Parts of the exercise:
(A) Reproduce the part of the post on thankfulness below, starting at the words "Any of us can" and stopping after the words "confessions on Thanksgiving?".
(B) Carry on the post about thankfulness below, picking up after its last sentence.

Thankfulness Is Not As Counter-cultural As You Think

WLO_doinggoodPost by Pastor Tim – It always seemed a bit counter-cultural and spiritual for my family to go around the table and say what we were thankful for on Thanksgiving.  Upon further reflection, though, this type of spirituality is actually readily accepted and even expected by most people.  This is the type of spirituality that says “faith matters” but the object of our faith is not as important.  This same type of spirituality would say that “thankfulness matters,” but not so much to who or what our thankfulness is directed.

Any of us can say that we are thankful for our home or our family – but who are we thanking when we declare those positive confessions on Thanksgiving?

This past week while teaching a group of underground seminary students, we had them practice the biblical work of mercy of doing good to each other.  This looked very simple and practical, with the students doing things like getting hot water for someone else, cleaning the dormitory bathroom, and sharing their snacks with each other throughout the day.  But they found that one of the keys to doing good biblically was the way they responded when thanks was given for what they had done.

For example, if I cleaned the dormitory bathroom and simply said, “You’re welcome,” when someone gave me thanks, then I’m really only directing people to look at me.  In other words, even if I didn’t actually feel any pride or selfishness, I still took the credit for cleaning the bathroom.  The thanks began and ended with me!

Data excerpt:
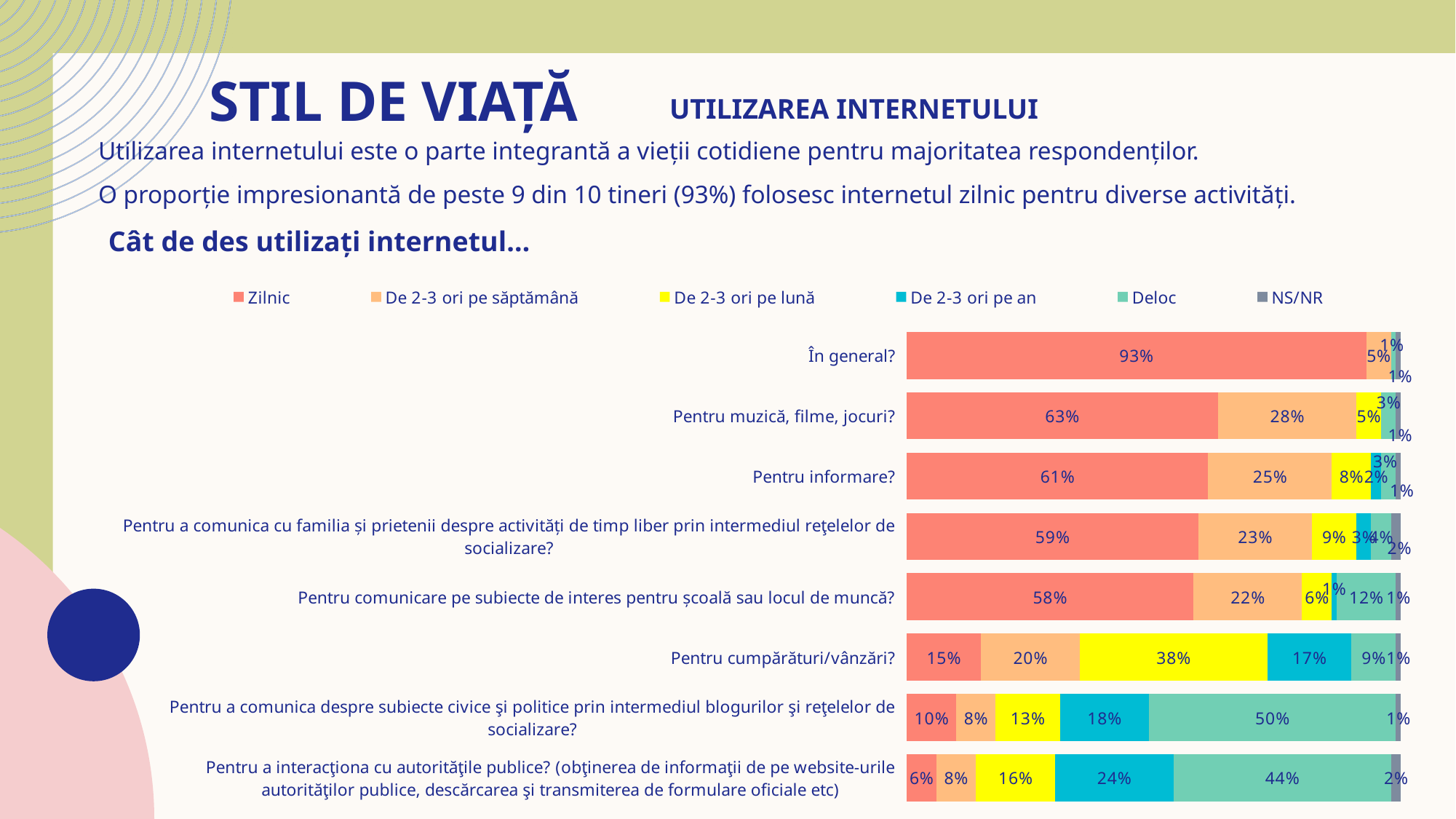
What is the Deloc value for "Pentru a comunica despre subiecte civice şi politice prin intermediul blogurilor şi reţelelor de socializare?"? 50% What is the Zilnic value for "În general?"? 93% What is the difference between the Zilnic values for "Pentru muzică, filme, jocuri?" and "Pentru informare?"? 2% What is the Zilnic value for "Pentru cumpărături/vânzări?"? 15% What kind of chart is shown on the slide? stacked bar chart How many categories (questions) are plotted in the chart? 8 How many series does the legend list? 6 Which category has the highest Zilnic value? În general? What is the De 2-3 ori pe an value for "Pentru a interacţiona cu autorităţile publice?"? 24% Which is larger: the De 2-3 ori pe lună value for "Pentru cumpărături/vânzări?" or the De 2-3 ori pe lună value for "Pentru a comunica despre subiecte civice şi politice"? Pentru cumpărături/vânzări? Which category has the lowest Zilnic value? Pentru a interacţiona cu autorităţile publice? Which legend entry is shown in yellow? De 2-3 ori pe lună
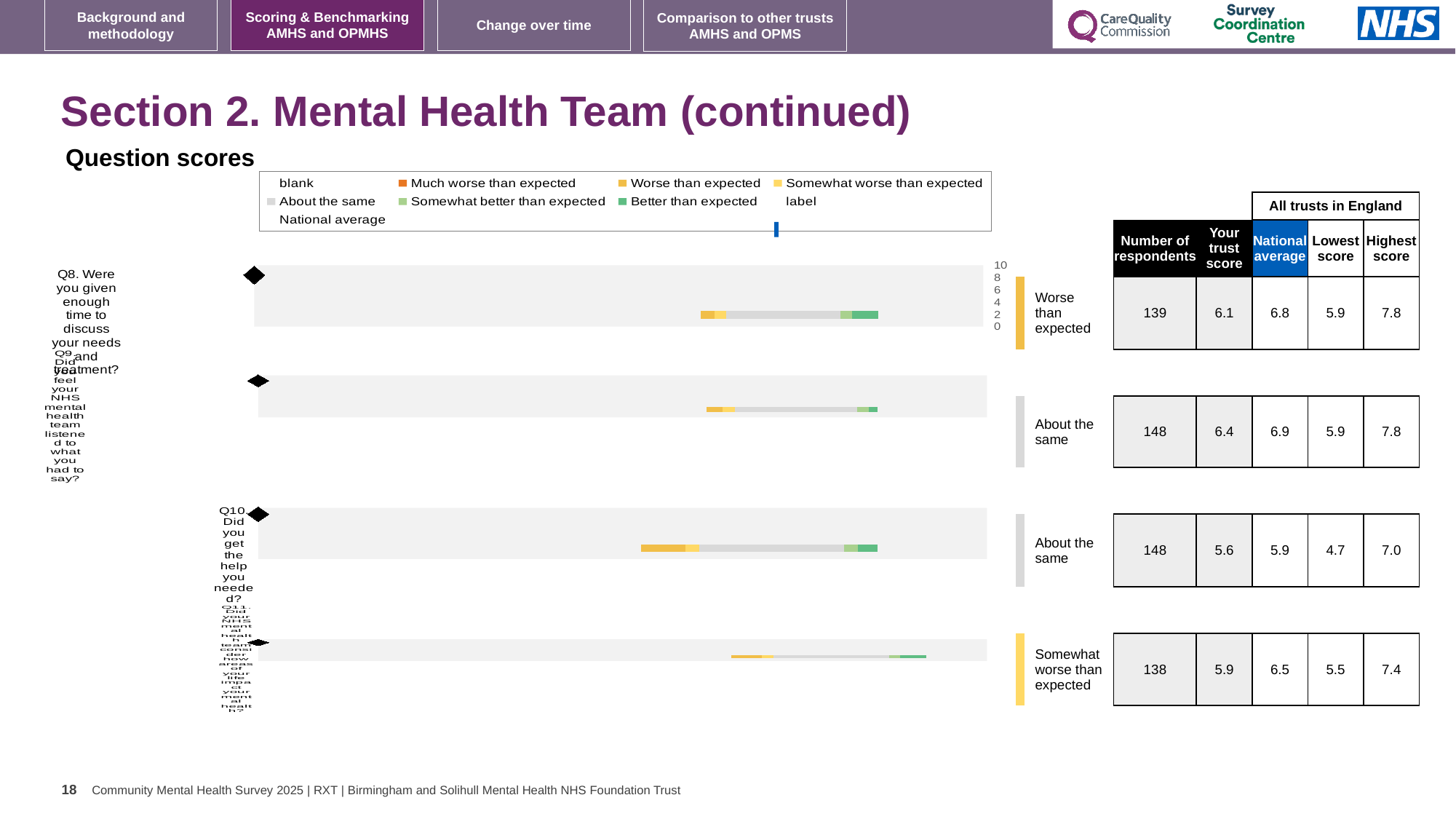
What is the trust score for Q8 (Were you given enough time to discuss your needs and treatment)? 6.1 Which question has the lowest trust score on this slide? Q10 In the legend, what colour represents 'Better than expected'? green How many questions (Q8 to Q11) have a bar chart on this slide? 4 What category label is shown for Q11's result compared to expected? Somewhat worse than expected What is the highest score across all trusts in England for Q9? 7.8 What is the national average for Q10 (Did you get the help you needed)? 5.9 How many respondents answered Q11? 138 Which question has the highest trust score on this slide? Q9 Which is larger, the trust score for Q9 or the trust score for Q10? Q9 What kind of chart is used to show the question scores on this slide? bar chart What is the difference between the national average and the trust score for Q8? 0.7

Per-task outputs:
(A)
Any of us can say that we are thankful for our home or our family – but who are we thanking when we declare those positive confessions on Thanksgiving?

(B)
The truth of the matter is, I really didn’t want to clean the bathroom. I only did it because I felt like it was the right thing to do, according to the example set by Jesus in the Scriptures.  If it was up to me, I wouldn’t have cleaned the bathroom, I would have left it for someone else to do.  So, when I’m thanked for cleaning the bathroom, I could be honest and point to Jesus by saying,

You know, I really didn’t want to clean the bathroom at all.  I felt like the Lord wanted me to do it.  So don’t thank me, thank the Lord because without him I would have never cleaned the bathroom in the first place!

Let me give you another example so that you can better see the pattern.  My friend recently gave a co-worker some money, because she noticed that her co-worker was experiencing some difficulties.  This is what she said when her the co-worker thanked her:

I’m pretty selfish by nature, so to be honest with you, I wanted to keep that money for myself.  Please thank God, because if it was simply up to me, I wouldn’t have given you the money.  Through this gift of money, I feel like the Lord wants to remind you of His love and care for you.

Now that Thanksgiving has passed, let’s examine how we give thanks and, even more importantly, how we receive it. Is the object of your thanksgiving important, or is it more important to you that you are simply giving thanks?  Or, when someone thanks you, do you turn their attention to Jesus, or does it start and end only with you?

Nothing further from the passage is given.